Reproduce all of the items below line for line, without changing a single character.

Dataset items
● ● ●
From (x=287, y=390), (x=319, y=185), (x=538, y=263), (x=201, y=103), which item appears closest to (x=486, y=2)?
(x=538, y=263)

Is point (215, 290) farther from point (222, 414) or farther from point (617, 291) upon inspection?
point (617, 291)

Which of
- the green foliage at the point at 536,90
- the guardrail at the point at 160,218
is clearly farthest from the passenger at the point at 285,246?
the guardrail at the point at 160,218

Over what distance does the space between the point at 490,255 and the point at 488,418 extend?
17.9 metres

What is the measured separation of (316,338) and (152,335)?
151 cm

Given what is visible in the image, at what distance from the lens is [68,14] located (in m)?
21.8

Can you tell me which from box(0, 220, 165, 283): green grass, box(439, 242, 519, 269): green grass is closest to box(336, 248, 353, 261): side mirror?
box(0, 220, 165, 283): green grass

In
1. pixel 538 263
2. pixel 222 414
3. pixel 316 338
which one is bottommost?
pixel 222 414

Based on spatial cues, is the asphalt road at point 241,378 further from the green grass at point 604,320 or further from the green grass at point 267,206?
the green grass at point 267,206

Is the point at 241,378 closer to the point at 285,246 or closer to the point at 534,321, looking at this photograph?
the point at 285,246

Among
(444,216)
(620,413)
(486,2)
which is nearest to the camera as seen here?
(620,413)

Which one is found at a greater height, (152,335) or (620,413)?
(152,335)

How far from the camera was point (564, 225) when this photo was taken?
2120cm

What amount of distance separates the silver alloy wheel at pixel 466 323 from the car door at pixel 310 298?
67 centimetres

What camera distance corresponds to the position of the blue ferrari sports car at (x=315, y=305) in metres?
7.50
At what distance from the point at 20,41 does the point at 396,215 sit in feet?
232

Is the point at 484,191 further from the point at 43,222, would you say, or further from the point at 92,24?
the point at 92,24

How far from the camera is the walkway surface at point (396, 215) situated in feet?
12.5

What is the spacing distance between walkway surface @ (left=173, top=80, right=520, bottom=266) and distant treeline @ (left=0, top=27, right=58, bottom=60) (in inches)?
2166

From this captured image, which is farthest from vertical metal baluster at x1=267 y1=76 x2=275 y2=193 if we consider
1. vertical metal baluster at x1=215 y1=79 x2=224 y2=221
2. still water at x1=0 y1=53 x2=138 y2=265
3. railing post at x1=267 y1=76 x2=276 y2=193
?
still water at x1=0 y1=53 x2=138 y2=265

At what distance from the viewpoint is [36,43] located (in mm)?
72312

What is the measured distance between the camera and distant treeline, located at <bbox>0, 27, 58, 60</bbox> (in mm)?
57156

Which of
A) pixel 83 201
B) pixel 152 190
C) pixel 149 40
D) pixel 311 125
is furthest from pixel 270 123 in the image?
● ● ●
SOLUTION
From (x=287, y=390), (x=319, y=185), (x=538, y=263), (x=201, y=103), which item appears closest to (x=486, y=2)?
(x=538, y=263)

Is point (215, 290) farther from point (222, 414) or farther from point (617, 291) upon inspection?
point (617, 291)

Which of
- the green foliage at the point at 536,90
- the guardrail at the point at 160,218
is clearly farthest from the passenger at the point at 285,246?
the guardrail at the point at 160,218

Over what distance does the space between the point at 490,255 and the point at 488,418 extend?
17.9 metres

What is the measured separation of (316,338) and (152,335)?
151 cm

Given what is visible in the image, at what distance from the lens is [68,14] located (in m)?
21.8

Can you tell me which from box(0, 220, 165, 283): green grass, box(439, 242, 519, 269): green grass is closest to box(336, 248, 353, 261): side mirror?
box(0, 220, 165, 283): green grass

In
1. pixel 538 263
2. pixel 222 414
3. pixel 316 338
which one is bottommost?
pixel 222 414

Based on spatial cues, is the asphalt road at point 241,378 further from the green grass at point 604,320 or further from the green grass at point 267,206?
the green grass at point 267,206

Is the point at 241,378 closer to the point at 285,246 or closer to the point at 534,321, looking at this photograph?
the point at 285,246

Among
(444,216)
(620,413)
(486,2)
which is nearest to the camera as seen here?
(620,413)

Which one is found at a greater height, (152,335) or (620,413)?
(152,335)

How far from the camera was point (564, 225) when this photo was taken?
2120cm

What amount of distance separates the silver alloy wheel at pixel 466 323 from the car door at pixel 310 298?
67 centimetres

What camera distance corresponds to the position of the blue ferrari sports car at (x=315, y=305) in metres?
7.50
At what distance from the point at 20,41 does the point at 396,215 sit in feet?
232

Is the point at 484,191 further from the point at 43,222, would you say, or further from the point at 92,24?
the point at 92,24

How far from the camera is the walkway surface at point (396, 215) situated in feet?
12.5

What is the spacing distance between walkway surface @ (left=173, top=80, right=520, bottom=266) and distant treeline @ (left=0, top=27, right=58, bottom=60) (in inches)?
2166

From this captured image, which is farthest from vertical metal baluster at x1=267 y1=76 x2=275 y2=193 if we consider
1. vertical metal baluster at x1=215 y1=79 x2=224 y2=221
2. still water at x1=0 y1=53 x2=138 y2=265
3. railing post at x1=267 y1=76 x2=276 y2=193
?
still water at x1=0 y1=53 x2=138 y2=265

At what distance from the viewpoint is [36,43] located (in mm)?
72312

What is the measured distance between the camera and distant treeline, located at <bbox>0, 27, 58, 60</bbox> (in mm)?
57156

Which of
A) pixel 83 201
B) pixel 152 190
C) pixel 149 40
D) pixel 311 125
is furthest from pixel 270 123 in the image?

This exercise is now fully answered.